++++ Aangeleverd fragment ++++
In de e-mail wordt een aantal negatieve effecten van mijnbouw genoemd. In deze brief zal ik aan de hand van een aantal voorbeelden kort op de belangrijkste punten ingaan.

Het ministerie besteedt aandacht aan deze mijnbouweffecten binnen het Kennisprogramma Effecten Mijnbouw (KEM) en de werkprogramma’s voor TNO, Deltares en het KNMI. Daarnaast is er het NWO-onderzoeksprogramma DEEP-NL, dat tot doel heeft om het begrip te vergroten van de dynamiek van de diepe ondergrond onder invloed van menselijk ingrijpen. Het KEM is in 2017 door mijn voorganger ingesteld en heeft tot doel om het inzicht te vergroten in mogelijke dreigingen en risico’s van mijnbouwactiviteiten in Nederland. Ik zal hierna verder ingaan op twee van de genoemde effecten die recent in het KEM zijn behandeld.

Allereerst wordt in de e-mail het fenomeen van infra frequente trillingen genoemd, ook wel bekend onder de term «infrageluid». In 2020 is door het KEM een onderzoek gestart naar de precieze oorsprong en impact van infrageluid in relatie tot mijnbouwactiviteiten, zoals geothermie, zoutwinning en gaswinning. Daarbij is ook aandacht besteed aan de effecten van infrageluid op de gezondheid van mensen. Dit onderzoek is recent afgerond en zal na publicatie van het Staatstoezicht op de Mijnen (SodM) over dit onderzoek op de website van het KEM worden gepubliceerd.

Ten tweede wijzen de briefschrijvers op het belang van de expertise die Noorwegen heeft ten aanzien van het gebruik van monitoringnetwerken. Hier wordt gebruik van gemaakt. Binnen het KEM zijn twee onderzoeken uitgevoerd door het Noorse onderzoeksbureau Norsar, dat gespecialiseerd is in onder meer het detecteren van aardbevingen:

  • Bij het eerste onderzoek, dat in 2018 van start ging (KEM-11a), werd een evaluatie en correctie uitgevoerd van seismologische data die is verzameld met het KNMI-meetnetwerk in het gebied van het Groningenveld. Daarmee kon de al bestaande aardbevingscatalogus van het KNMI worden verbeterd.

  • Bij het tweede onderzoek, uit 2019 (KEM-11b), werd opnieuw het KNMI-meetnetwerk geëvalueerd en werd bekeken wat nodig zou zijn om een state of the art meetnetwerk en aardbevingscatalogus te krijgen in Groningen.
++++ Gegevensregels ++++
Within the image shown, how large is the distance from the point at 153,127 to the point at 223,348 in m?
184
++++
- Opdrachten
**A)** Geef uit het fragment over mijnbouweffecten letterlijk de passage weer van "Allereerst wordt in" tot en met "KEM worden gepubliceerd.".
**B)** Vervolg het fragment over mijnbouweffecten na de laatste zin die erin staat.

- Antwoorden
**A)**
Allereerst wordt in de e-mail het fenomeen van infra frequente trillingen genoemd, ook wel bekend onder de term «infrageluid». In 2020 is door het KEM een onderzoek gestart naar de precieze oorsprong en impact van infrageluid in relatie tot mijnbouwactiviteiten, zoals geothermie, zoutwinning en gaswinning. Daarbij is ook aandacht besteed aan de effecten van infrageluid op de gezondheid van mensen. Dit onderzoek is recent afgerond en zal na publicatie van het Staatstoezicht op de Mijnen (SodM) over dit onderzoek op de website van het KEM worden gepubliceerd.

**B)**
De data van het meetnetwerk worden onder andere gebruikt voor de Seismische Dreigings- en Risicoanalyse (SDRA). De SDRA wordt gebruikt om een verwachting te geven van het veiligheidsrisico voor de bewoners in het Groningse aardbevingsgebied en maakt daarmee onderdeel uit van het jaarlijkse vaststellingsbesluit. Deze data zijn hierdoor belangrijk en het is goed dat een Noorse partij dit netwerk onafhankelijk heeft geëvalueerd.

Daarnaast noemt de brief nog andere mijnbouweffecten zoals bodembeweging en methaanlekkages. Dit zijn terechte punten van zorg waar ik kort op in zal gaan. Bodembeweging is onderdeel van zowel het KEM als het DEEP-NL programma. Daarnaast wordt bodembeweging (continue) gemonitord door het KNMI-netwerk, satellieten en GPS-stations. Methaanlekkages worden onderzocht door de toezichthouder Staatstoezicht op de Mijnen. In september heeft SodM laten weten dat de gemeten methaanemissies in Nederland miniem zijn en dat de veiligheidsrisico’s daarvan beheersbaar zijn door het nemen van tijdige maatregelen, zoals afstand houden tot een put.

De vier burgers merken ten slotte op dat wij allemaal verantwoordelijk zijn voor het welzijn van de aarde, nu en in de toekomst. Dat deel ik, en ik heb getracht met deze brief te laten zien hoe ik daar invulling aan geef.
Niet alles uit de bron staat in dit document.